> **DIRECTIVE**
In the part of the entries that opens with the line containing "How far away" and closes with the line containing "If you compare", replace "raised arm" with "lifted arm". Write out only those lines, with nothing else changed.

> **RECORD EXTRACTS**
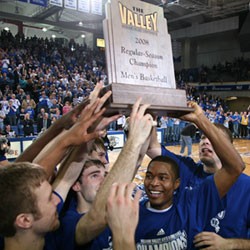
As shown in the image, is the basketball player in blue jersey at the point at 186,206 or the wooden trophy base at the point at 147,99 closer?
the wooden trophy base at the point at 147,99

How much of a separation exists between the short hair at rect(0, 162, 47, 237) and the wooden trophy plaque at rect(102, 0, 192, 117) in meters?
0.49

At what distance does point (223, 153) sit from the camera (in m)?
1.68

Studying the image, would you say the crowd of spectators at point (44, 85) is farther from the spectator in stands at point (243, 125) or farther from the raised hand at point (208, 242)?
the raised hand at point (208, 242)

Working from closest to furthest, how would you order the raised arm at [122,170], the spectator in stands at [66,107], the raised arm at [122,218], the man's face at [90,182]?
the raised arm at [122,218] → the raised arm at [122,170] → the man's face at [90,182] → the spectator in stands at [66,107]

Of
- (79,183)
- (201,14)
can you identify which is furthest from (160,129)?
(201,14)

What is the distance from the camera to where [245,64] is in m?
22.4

==

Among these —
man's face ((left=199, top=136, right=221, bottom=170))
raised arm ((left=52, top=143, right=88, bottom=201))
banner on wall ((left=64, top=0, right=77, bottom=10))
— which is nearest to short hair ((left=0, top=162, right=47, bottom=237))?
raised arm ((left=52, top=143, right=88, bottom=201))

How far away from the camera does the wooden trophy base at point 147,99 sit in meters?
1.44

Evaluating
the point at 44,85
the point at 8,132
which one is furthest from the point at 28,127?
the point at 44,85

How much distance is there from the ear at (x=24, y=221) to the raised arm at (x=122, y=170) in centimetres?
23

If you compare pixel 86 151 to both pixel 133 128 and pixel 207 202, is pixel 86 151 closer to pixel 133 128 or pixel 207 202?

> **CORRECT ANSWER**
How far away from the camera does the wooden trophy base at point 147,99 sit in meters?
1.44

Evaluating
the point at 44,85
the point at 8,132
which one is furthest from the point at 28,127?
the point at 44,85

How much distance is there from the ear at (x=24, y=221) to the lifted arm at (x=122, y=170) in centimetres?
23

If you compare pixel 86 151 to both pixel 133 128 and pixel 207 202, is pixel 86 151 closer to pixel 133 128 or pixel 207 202?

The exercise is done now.